Resume the article on how AI systems index websites, starting right after its last sentence.

Quoted passage:
+++
DEV Community

Cover image for GEO: How AI Systems Actually Index Your Site
LucasGraphic
LucasGraphic

Posted on • Originally published at lucasgraphic.com

GEO: How AI Systems Actually Index Your Site

Generative Engine Optimization has arrived with the usual entourage of consultants, frameworks, and six-figure audits. Before the mythology solidifies, here is what it actually is: a small set of technical conventions that tell AI systems what your site contains and how to talk about it. The same thing SEO was in 1998, before someone decided it needed to be a profession.

This article covers what changed, what you need to do about it, and why most of what you will read about GEO elsewhere is padding around a two-hour implementation job.


What actually changed

Google's model was built on a simple loop: user types query, search engine returns ranked list of URLs, user clicks, user reads. Your job as a site owner was to appear in that list as high as possible. Traffic came from clicks.

The new loop is different. User types query into ChatGPT, Perplexity, or Claude. The model either retrieves content from its training data or -- increasingly -- fetches it live. The model synthesizes an answer and presents it directly. There is no list of URLs to rank in. There may be a citation, or there may not be. The user may never visit your site at all.

This is not a future scenario. If you run a website and look at your server logs right now, you will find GPTBot, ClaudeBot, PerplexityBot, and Google-Extended crawling your pages. They are already there. They have been for months. The question is not whether AI systems are indexing your content -- they are -- but whether they are indexing it correctly and whether they can cite you accurately when someone asks a relevant question.


How AI crawlers differ from Googlebot

Googlebot reads your page and asks: is this relevant to a search query? It looks at keywords, backlinks, page authority, freshness. The ranking algorithm has hundreds of signals built over twenty years.

AI crawlers read your page and ask something different: what is this about, who made it, is it trustworthy, and how should I describe it to someone who asks? They are not building a ranked list. They are building a model of your content that can be retrieved and synthesized later.

The practical difference: Googlebot rewards you for ranking signals. AI crawlers reward you for clarity. A page optimized for keyword density and backlink profile may rank well in Google and be useless to an AI system that cannot figure out who wrote it, what their expertise is, or whether the information is current.
+++
Provided information:
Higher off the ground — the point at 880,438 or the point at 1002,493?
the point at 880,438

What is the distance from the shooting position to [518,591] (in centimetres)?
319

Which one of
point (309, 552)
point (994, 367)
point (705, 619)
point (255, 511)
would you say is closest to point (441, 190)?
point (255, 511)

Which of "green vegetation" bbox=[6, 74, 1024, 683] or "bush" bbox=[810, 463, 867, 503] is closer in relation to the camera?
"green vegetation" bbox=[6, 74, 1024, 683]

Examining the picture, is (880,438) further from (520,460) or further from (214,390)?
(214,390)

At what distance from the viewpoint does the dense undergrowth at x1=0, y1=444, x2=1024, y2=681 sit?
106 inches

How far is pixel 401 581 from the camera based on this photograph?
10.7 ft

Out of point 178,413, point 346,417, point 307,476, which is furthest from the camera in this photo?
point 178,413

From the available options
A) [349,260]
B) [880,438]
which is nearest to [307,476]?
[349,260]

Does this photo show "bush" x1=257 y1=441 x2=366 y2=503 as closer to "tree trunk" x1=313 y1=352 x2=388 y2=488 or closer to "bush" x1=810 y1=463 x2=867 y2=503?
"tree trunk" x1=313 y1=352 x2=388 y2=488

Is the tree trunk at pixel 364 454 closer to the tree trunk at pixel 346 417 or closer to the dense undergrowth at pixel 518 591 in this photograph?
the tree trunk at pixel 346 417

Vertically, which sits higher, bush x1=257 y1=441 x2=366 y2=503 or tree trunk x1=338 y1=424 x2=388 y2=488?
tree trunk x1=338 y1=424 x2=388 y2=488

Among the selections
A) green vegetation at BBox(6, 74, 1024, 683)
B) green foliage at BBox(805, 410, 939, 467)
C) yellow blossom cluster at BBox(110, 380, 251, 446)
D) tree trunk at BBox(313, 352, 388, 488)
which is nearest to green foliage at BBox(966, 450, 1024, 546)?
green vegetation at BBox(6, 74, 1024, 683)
+++
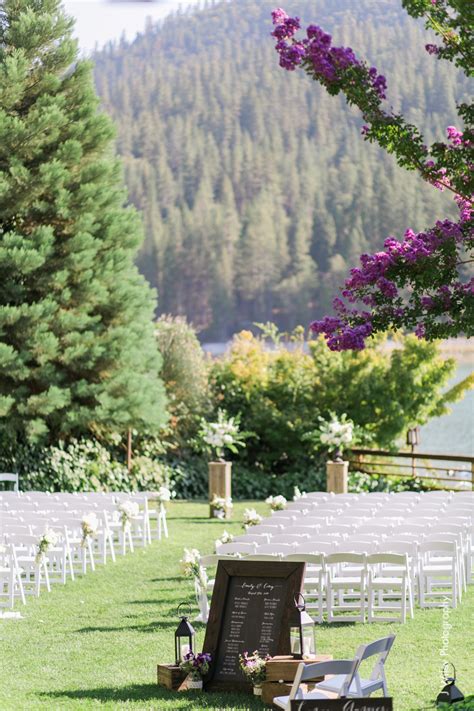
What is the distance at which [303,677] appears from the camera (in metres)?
+++
Answer box:
Traditional SEO optimizes for position. GEO optimizes for comprehension.


The files that matter

llms.txt

In late 2024, a convention emerged: llms.txt, a plain text file at the root of your domain that describes your site to AI systems in a structured, human-readable format. Think of it as robots.txt for language models -- not a technical protocol enforced by browsers, but a convention that AI crawlers increasingly look for and use.

A good llms.txt contains: who you are, what the site covers, how you want to be cited, what content is available and where, and what your editorial stance is. It is markdown. It is simple. Here is what a real implementation looks like -- the one running on this site:

# LucasGraphic
> Last updated: 2026-06-14

> Photography portfolio, AI art experiments and independent technology
> articles by Lukasz Grochal -- professional photographer based in
> Hokksund, Norway, active since 1996.

## About

Lukasz Grochal (LucasGraphic) is a Polish-Norwegian photographer and
digital creator based in Hokksund, Norway. He has been photographing
since 1996, covering Norwegian fjords, Scandinavian landscapes,
portraits, macro nature photography, and travel photography across
Spain, Portugal, Croatia and Poland. He also creates AI-generated art
using ComfyUI with FLUX.1 dev and SDXL, and writes independent
technical articles on photography, AI, gaming and web development.

## Editorial stance

All articles and reviews on this site are independent and unsponsored.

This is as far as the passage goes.